ФРАГМЕНТ ТЕКСТА
"""

Выбрать главу

Мое дисциплинарное дело, которое, по указанию министра, было возбуждено президиумом коллегии адвокатов, расследовалось ровно один год. Оно рассматривалось в президиуме точно в тот же день, 19 января, но уже не 1970, а 1971 года. 20 января мое дисциплинарное дело было бы прекращено за давностью. И опять, как и тогда, когда исключали Золотухина, за длинным столом президиума – мои товарищи и даже друзья.

Я знаю, что стоит вопрос о моем исключении. Знаю, что некоторые из членов президиума категорически заявили, что будут выступать категорически против моего исключения.

– С меня хватит позора за то, что участвовал в расправе над Золотухиным, – так сказал мне один из заместителей председателя президиума.

Я знаю, что обследователь (а он был очень недоброжелателен) не нашел ни одной ошибочной формулировки в моей защитительной речи. Знаю, что на частное определение принес специальную жалобу член Верховного суда Узбекистана, который слушал дело Габая в кассационной инстанции: случай в советской практике почти уникальный. Я знаю, что председатель Верховного суда Узбекистана внес в президиум Верховного суда надзорный протест с просьбой отменить это определение. (8 января 1971 года, в тот день, когда было назначено рассмотрение протеста, по настоянию КГБ он свой протест отозвал.) Все это мне, несомненно, помогло.

Но мои товарищи могли за меня заступаться, член Верховного суда мог писать жалобу, председатель Верховного суда – внести протест только благодаря Писаренко. Он был настолько искренне убежден, что свобода слова, декларированная в Конституции СССР, не имеет ничего общего с правом человека на высказывание собственных мыслей, что так и записал в определении:

Адвокат Каминская в открытом судебном заседании утверждала, что каждый человек может самостоятельно мыслить, что убеждения и мнения не могут повлечь за собой уголовной ответственности, и на этом основании просила об оправдании подсудимых.

Именно в этом Писаренко усматривал мое несоответствие званию советского адвоката. Президиум Московской коллегии адвокатов признал частное определение необоснованным, но вынес мне выговор за то, что я

…не выявила свою гражданскую позицию и не осудила взглядов своих подзащитных.

Так на тридцать первом году адвокатской деятельности я получила первое взыскание. С этого же дня я была лишена допуска к ведению политических дел. Так реализовалось первое сделанное мне предупреждение, которым я пренебрегла.

Мое положение в адвокатуре почти не изменилось. Правда, меня перестали выбирать делегатом на адвокатские конференции, я перестала получать ежегодные благодарности и премии «за безупречную и высококвалифицированную работу». Когда я принимала дела, которые слушались в других городах Советского Союза, в президиуме коллегии, прежде чем выписать командировочное удостоверение, меня неизменно спрашивали, не связано ли дело с политическими мотивами; и, только удостоверившись в том, что еду по обычному уголовному делу, оформляли необходимые документы.

Единственное, из-за чего огорчалась по-настоящему, – это то, что меня лишили права руководить работой стажеров. Я очень любила своих учеников и гордилась их успехами. Это был единственный род общественной работы, от которой я никогда не уклонялась и которая давала удовлетворение. Во всем же остальном я не была ущемлена. Работала много и зарабатывала больше, чем прежде.

"""

ПРЕДОСТАВЛЕННЫЙ МАТЕРИАЛ

"""

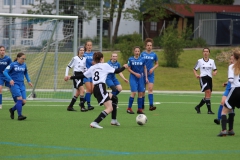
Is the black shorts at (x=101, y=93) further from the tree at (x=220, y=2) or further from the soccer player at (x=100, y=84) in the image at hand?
the tree at (x=220, y=2)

"""

ЗАДАНИЕ
Укажите, сколько времени, согласно фрагменту текста, расследовалось дисциплинарное дело. Материал не имеет отношения к фрагменту текста.

ОТВЕТ НИЖЕ
Дело расследовалось ровно один год.